Exercise objective:
Copy every row below verbatim, changing nothing.

Supplied records:
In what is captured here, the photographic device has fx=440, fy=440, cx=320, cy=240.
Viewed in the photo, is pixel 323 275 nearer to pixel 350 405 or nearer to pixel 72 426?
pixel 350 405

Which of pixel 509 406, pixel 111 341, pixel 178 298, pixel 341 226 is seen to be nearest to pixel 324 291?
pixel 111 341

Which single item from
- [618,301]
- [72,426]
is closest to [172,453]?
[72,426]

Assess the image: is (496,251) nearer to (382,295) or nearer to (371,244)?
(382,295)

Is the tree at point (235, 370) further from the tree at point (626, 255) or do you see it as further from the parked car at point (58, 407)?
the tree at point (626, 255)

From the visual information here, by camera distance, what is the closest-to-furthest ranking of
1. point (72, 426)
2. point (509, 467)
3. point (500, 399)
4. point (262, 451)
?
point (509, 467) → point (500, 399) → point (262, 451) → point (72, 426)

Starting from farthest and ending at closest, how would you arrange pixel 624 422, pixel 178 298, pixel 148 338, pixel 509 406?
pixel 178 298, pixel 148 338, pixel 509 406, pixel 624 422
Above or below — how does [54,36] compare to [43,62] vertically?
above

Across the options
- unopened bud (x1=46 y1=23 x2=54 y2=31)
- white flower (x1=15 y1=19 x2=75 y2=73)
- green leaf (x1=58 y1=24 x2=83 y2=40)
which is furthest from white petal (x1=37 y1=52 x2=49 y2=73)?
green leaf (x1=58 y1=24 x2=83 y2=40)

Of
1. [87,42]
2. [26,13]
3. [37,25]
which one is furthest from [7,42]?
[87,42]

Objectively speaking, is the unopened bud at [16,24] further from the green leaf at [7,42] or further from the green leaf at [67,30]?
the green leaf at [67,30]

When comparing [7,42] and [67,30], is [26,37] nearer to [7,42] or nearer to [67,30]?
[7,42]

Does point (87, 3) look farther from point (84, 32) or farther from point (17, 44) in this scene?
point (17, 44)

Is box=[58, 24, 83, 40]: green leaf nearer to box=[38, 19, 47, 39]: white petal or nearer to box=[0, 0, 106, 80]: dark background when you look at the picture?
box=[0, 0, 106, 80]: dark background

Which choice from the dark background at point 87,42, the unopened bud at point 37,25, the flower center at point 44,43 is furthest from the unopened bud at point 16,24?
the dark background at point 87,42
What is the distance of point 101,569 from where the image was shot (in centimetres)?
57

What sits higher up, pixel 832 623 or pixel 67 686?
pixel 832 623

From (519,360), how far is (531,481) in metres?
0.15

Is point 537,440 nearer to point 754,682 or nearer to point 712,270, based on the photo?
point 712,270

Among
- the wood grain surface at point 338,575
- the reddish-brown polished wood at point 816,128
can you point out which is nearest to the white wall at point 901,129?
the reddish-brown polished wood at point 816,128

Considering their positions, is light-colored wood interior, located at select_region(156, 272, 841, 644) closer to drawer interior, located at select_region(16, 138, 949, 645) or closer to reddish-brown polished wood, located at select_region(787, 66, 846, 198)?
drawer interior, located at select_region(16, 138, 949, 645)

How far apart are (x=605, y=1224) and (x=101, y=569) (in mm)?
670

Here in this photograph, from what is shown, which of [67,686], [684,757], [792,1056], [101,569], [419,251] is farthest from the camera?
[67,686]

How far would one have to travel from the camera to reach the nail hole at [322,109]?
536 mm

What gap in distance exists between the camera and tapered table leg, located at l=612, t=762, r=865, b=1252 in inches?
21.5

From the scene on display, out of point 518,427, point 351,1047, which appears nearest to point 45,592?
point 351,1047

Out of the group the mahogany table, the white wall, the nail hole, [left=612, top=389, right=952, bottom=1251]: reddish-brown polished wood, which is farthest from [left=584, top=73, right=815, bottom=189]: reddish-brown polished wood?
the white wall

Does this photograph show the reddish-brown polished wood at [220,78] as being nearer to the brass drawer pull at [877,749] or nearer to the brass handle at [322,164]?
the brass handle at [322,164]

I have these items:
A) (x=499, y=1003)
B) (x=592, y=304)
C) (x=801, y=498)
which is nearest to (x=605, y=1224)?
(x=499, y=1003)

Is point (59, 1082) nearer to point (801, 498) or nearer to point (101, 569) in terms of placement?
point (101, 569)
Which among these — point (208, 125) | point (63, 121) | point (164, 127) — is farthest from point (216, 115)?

Solved exercise:
In what is captured here, the photographic device has fx=440, fy=440, cx=320, cy=240.
Viewed in the photo, is pixel 323 275 nearer to pixel 350 405 or nearer to pixel 72 426?
pixel 350 405

Which of pixel 509 406, pixel 111 341, pixel 178 298, pixel 341 226 is seen to be nearest to pixel 324 291?
pixel 111 341

Which single item from
- [618,301]
- [72,426]
is closest to [172,453]?
[72,426]

Assess the image: is (496,251) nearer to (382,295) or nearer to (371,244)?
(382,295)

Is the tree at point (235, 370) further from the tree at point (626, 255) or do you see it as further from the parked car at point (58, 407)?
the tree at point (626, 255)

From the visual information here, by camera distance, what is the closest-to-furthest ranking of
1. point (72, 426)
2. point (509, 467)
3. point (500, 399)
4. point (262, 451)
?
point (509, 467) → point (500, 399) → point (262, 451) → point (72, 426)

Starting from farthest and ending at closest, how would you arrange pixel 624 422, pixel 178 298, pixel 148 338, pixel 509 406?
pixel 178 298, pixel 148 338, pixel 509 406, pixel 624 422
Above or below — how does [54,36] compare to [43,62] vertically?
above

Across the options
- unopened bud (x1=46 y1=23 x2=54 y2=31)
- white flower (x1=15 y1=19 x2=75 y2=73)
- green leaf (x1=58 y1=24 x2=83 y2=40)
which is furthest from white petal (x1=37 y1=52 x2=49 y2=73)?
green leaf (x1=58 y1=24 x2=83 y2=40)

Of
1. [87,42]
2. [26,13]
3. [37,25]
which one is furthest from [7,42]?
[87,42]

Objectively speaking, is the unopened bud at [16,24] further from the green leaf at [7,42] or further from the green leaf at [67,30]?
the green leaf at [67,30]

When comparing [7,42] and [67,30], is [26,37] nearer to [7,42] or nearer to [67,30]?
[7,42]

Does point (87, 3) look farther from point (84, 32) or farther from point (17, 44) in this scene?
point (17, 44)

Is box=[58, 24, 83, 40]: green leaf nearer to box=[38, 19, 47, 39]: white petal or nearer to box=[0, 0, 106, 80]: dark background when you look at the picture?
box=[0, 0, 106, 80]: dark background

Which choice from the dark background at point 87,42, the unopened bud at point 37,25, the flower center at point 44,43 is furthest from the unopened bud at point 16,24?
the dark background at point 87,42
What is the distance of point 101,569 from where the image was shot (in centimetres)?
57

What sits higher up, pixel 832 623 or pixel 67 686?
pixel 832 623

From (519,360), how far is (531,481) in metres?
0.15

Is point 537,440 nearer to point 754,682 or nearer to point 712,270, based on the photo?
point 712,270

Among
- the wood grain surface at point 338,575
- the reddish-brown polished wood at point 816,128
can you point out which is nearest to the white wall at point 901,129?
the reddish-brown polished wood at point 816,128

Considering their positions, is light-colored wood interior, located at select_region(156, 272, 841, 644) closer to drawer interior, located at select_region(16, 138, 949, 645) or closer to reddish-brown polished wood, located at select_region(787, 66, 846, 198)?
drawer interior, located at select_region(16, 138, 949, 645)

How far apart are (x=605, y=1224) and (x=101, y=569) (in mm)?
670

Here in this photograph, from what is shown, which of [67,686], [684,757], [792,1056], [101,569], [419,251] is farthest from the camera?
[67,686]

How far would one have to travel from the camera to reach the nail hole at [322,109]?
536 mm

What gap in distance exists between the camera and tapered table leg, located at l=612, t=762, r=865, b=1252 in inches?
21.5

From the scene on display, out of point 518,427, point 351,1047, which appears nearest to point 45,592?
point 351,1047

Out of the group the mahogany table, the white wall, the nail hole, [left=612, top=389, right=952, bottom=1251]: reddish-brown polished wood, which is farthest from [left=584, top=73, right=815, bottom=189]: reddish-brown polished wood?
the white wall

Does this photograph show the reddish-brown polished wood at [220,78] as being nearer to the brass drawer pull at [877,749] or nearer to the brass handle at [322,164]?
the brass handle at [322,164]

I have these items:
A) (x=499, y=1003)
B) (x=592, y=304)
C) (x=801, y=498)
which is nearest to (x=605, y=1224)?
(x=499, y=1003)

Is point (59, 1082) nearer to point (801, 498) or nearer to point (101, 569) in terms of placement?
point (101, 569)
Which among these — point (208, 125) | point (63, 121) | point (164, 127) — is farthest from point (216, 115)?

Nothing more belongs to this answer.